Facci and Garda powerfully argue the centrality of the female voice, particularly as both agent and representative of innovative upheaval. Perhaps the clearest evidence presented is in the realm of woman-dominated experimental vocals, plumbed by both Garda (“How Female is the Voice? Conceptualisations and Practices”) and Veniero Rizzardi (“‘Hear What I Feel’: Joan La Barbara, the 1970s and the ‘Extended Voice'”). Julian Johnson, in “Writing the Female Voice from Debussy to Boulez,” approaches female vocal centrality from a different vantage. With vivid musical analyses, he traces a path through selected modernist works, characterizing the material for the female voice as a tangible expression of extreme tensions between sound-body and language. Yet another analytical angle is taken up by Michal Grover-Friedlander (“Eurydice’s Voice in Contemporary Opera”). She examines the treatment of the character of Eurydice herself, tracing how the evolving portrayal of Eurydice reshapes the myth and asserts Eurydice’s agency. The developing power and agency of female voices—as characters, creators, dissenters, and innovators—is a common theme.
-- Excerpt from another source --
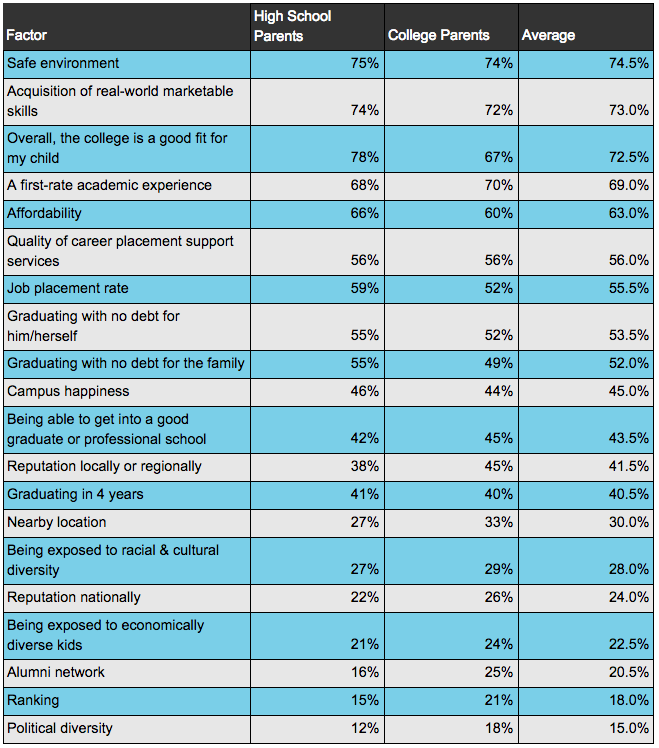 What Factors Parents Think Are Important in a College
Disciplinary variety is a strength of this book and its parent series (Musical Cultures of the Twentieth Century), and the volume reads true to its origins as a multifarious collection of topical conference contributions. The original conference, which shares this volume’s title, took place in March 2018 at the Institute of Music of the Giorgio Cini Foundation in Venice. Musicologists, performers, philosophers, and others with intersecting interests are all likely to find compelling offerings. The depth and breadth of thematic nuance, both within and between the rich chapters, is a captivating feature. Especially due to the variances in style, idiosyncrasies in flow should be expected. Readers may find some aspects of the chapter ordering and the loose two-part organization more cumbersome than elucidating. Beyond gender and global considerations, the volume has a conspicuous lack of attention to female composers, and questions remain regarding ensembles of female voices and the collective female voice. Furthermore, although somewhat beyond the scope of this volume, inclusion of empirical approaches would enrich examination of this topic. Like many volumes of its ilk, it is not designed for specificity of focus. Pedagogical use of the entire text, for example, would be most efficient and cost-effective in seminars already designed as multidisciplinary ventures.
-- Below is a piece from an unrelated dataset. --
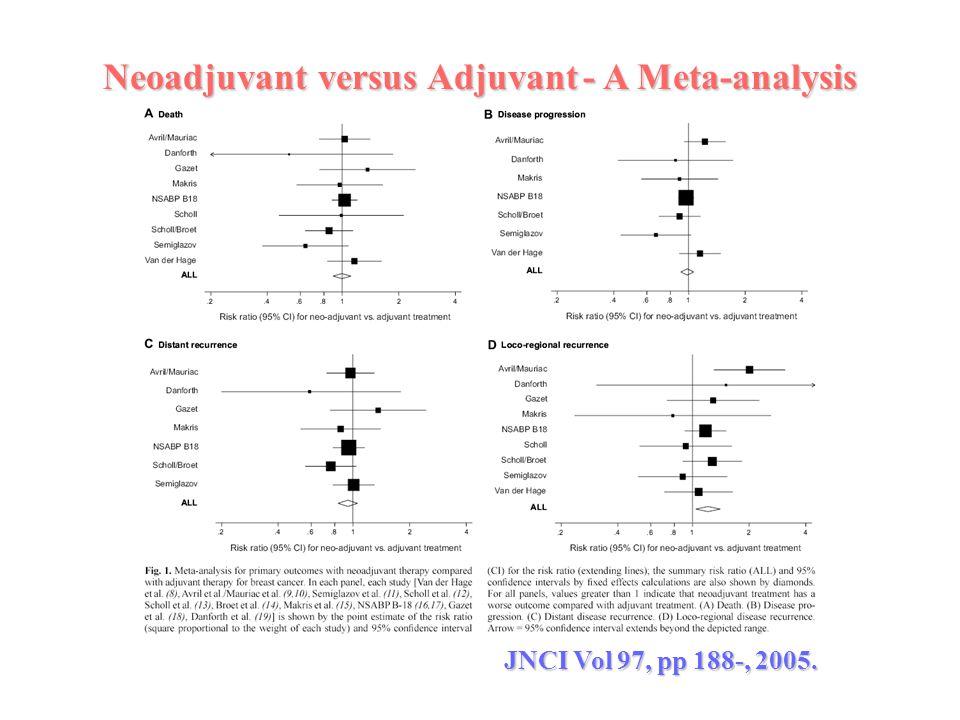 Neoadjuvant versus Adjuvant - A Meta-analysis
This volume offers a number of musical and music-adjacent attractions for voice-interested scholars, although readers may find themselves both fascinated and frustrated in turn by the collection’s eclecticism and the occasional disjuncture of the reading experience. The thematic commonalities throughout may help to lend to a satisfactory sense of the whole, at times deftly balancing frustration with delight when unanticipated threads reveal themselves. Facci and Garda successfully fulfill their promise of presenting a selection of differing and novel perspectives on the twentieth-century female voice. Much like the conference from which it was born, the book is poised to ignite new curiosities and illuminate new pathways to explore.